Attorney General-designate Michael Mukasey told Senate Democrats Tuesday exactly what they wanted to hear during his confirmation hearings: That he'd be willing to say "no" to the White House and review the administration's eavesdropping and interrogation techniques.
Two of the administration's most ardent critics emerged from the meetings on the eve of Mukasey's confirmation hearings showering praise on the nominee and predicting easy and quick Senate approval.
"I expect him to be confirmed," said Senate Judiciary Committee Chairman Patrick Leahy of Vermont, who will preside over the hearings. "I want him to succeed."
"I don't know of a single Democrat (on the panel) inclined not to support him," Sen. Charles Schumer, D-N.Y., chimed in later in the day.
Those are striking statements of support from majority Democrats in a chamber hostile to the administration on most everything else up for debate. Other nonfans of the White House, from Democratic Leader Harry Reid on down, have endorsed Bush's choice to take over a Justice Department left leaderless and demoralized after a series of difficulties under Alberto Gonzales.
Mukasey's nomination is a political peace offering in the troubled twilight of Bush's second term. Bush nominated him after Schumer suggested that Mukasey would be a suitable replacement for Gonzales -- quieting, for now, the months-long storm over whether the White House improperly influenced the firings of nine federal prosecutors and other matters.
Lawmakers of both parties warn that they will seek specific assurances from Mukasey on whether he would stand up for the rule of law -- and his own independent streak -- no matter the presidential pressure.
"We should not instinctively support someone blindly. We've been burned by doing that in the past," said Sen. Lindsey Graham, R-S.C.
Mukasey, 66, once worked as a reporter but gave it up to pursue a career in law. He was nominated to the federal bench in 1987 by President Reagan and eventually became the chief judge of the high-profile U.S. District Court for the Southern District of New York.
With an office a few blocks from Ground Zero, Mukasey played a key role in the response to the Sept. 11 attacks. He and other New York judges saw some of the first material witnesses detained by federal authorities.

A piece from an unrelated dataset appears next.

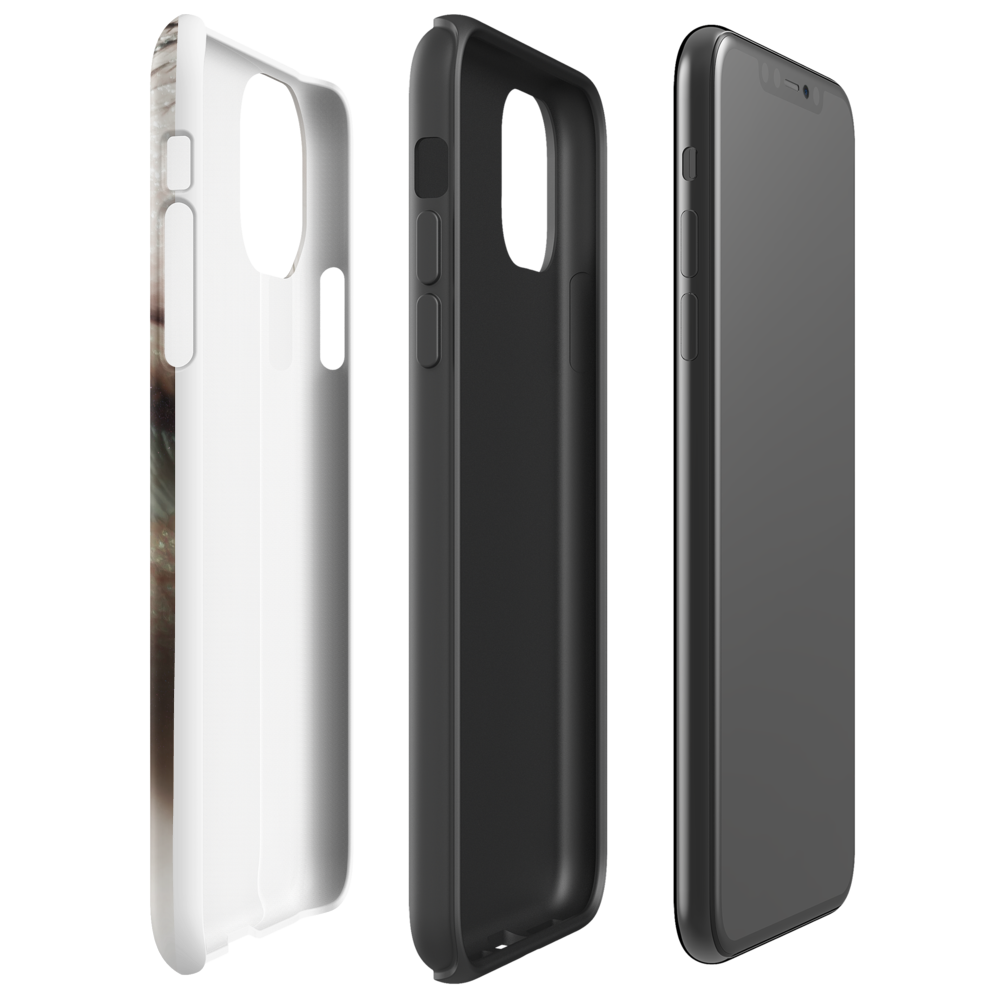 Ty's Tough Case for iPhone®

In the ensuing years, Mukasey showed an independent streak from administration policy that pleases Democrats and some Republicans who say Bush's practices violate the civil liberties of terrorism suspects.
He wrote, for example, that the law authorizing the material witness warrants "has its perils" in terrorism cases and urged Congress to "fix a strained and mismatched legal system" by establishing a national security court.

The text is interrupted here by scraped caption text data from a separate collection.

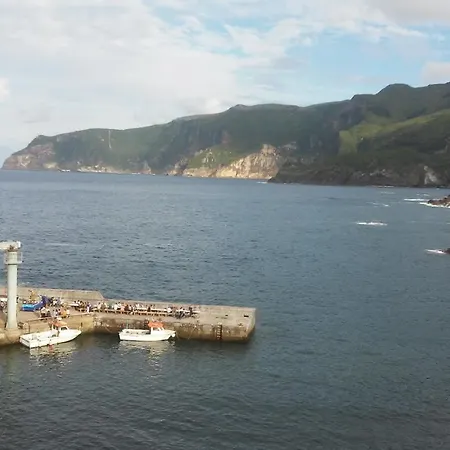 Casa Bela Vista * Ponta Delgada (Flores)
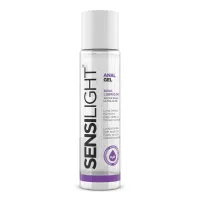 Lubrificante sensilight analgel 60 ml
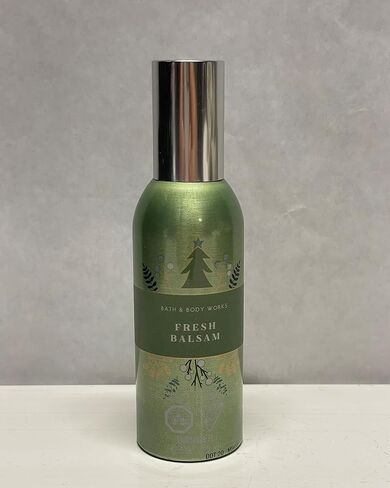 باث بودي وركس معطر الغرفة المركزة رذاذ بلسم منعش in Kuwait
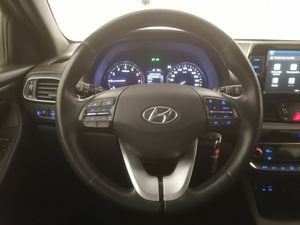 Hyundai i30 1.0 TGDi Go! Plus  - Foto 11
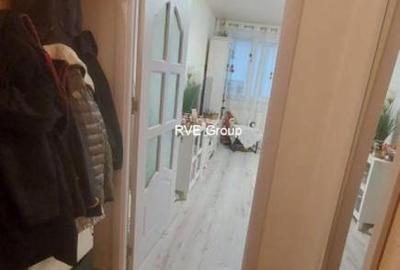 Garso. 1973, 39 mp, balcon, bloc mixt - 100 m. metrou Romancierilor - 1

Mukasey also defied the government when he appointed a lawyer to Jose Padilla, arrested in 2002 for allegedly plotting to detonate a "dirty bomb."
Lawmakers of both parties say they don't have to agree with Mukasey on every issue. But pressured by their political bases, they'll press him for assurances of independence from the White House.
Leahy and other senators said the hearing will be dominated by questions about whether Mukasey believes some of the methods the United States uses to interrogate terrorism suspects are illegal.
"I understand that he'll say he's against torture," Leahy told reporters after meeting Tuesday with Mukasey.
"I want him to make it very clear that will be the legal policy of this country; not to say publicly, 'We're against torture,' but then out the back door issue a legal opinion saying we can torture," Leahy said, echoing concerns of Republicans and Democrats. "That has to stop."
Schumer said the judge also told him he would be willing to do an independent review of Justice's memos on the legality of wiretapping and detention policies.
Also hovering over the hearings: how Mukasey would set the Justice Department back on its feet after the array of Gonzales-era problems.
At least 15 senior Justice Department officials have resigned since Schumer launched his probe of the firings of federal prosecutors at the start of 2007. The departures include Gonzales, his second- and third-in-command and five assistant attorneys general.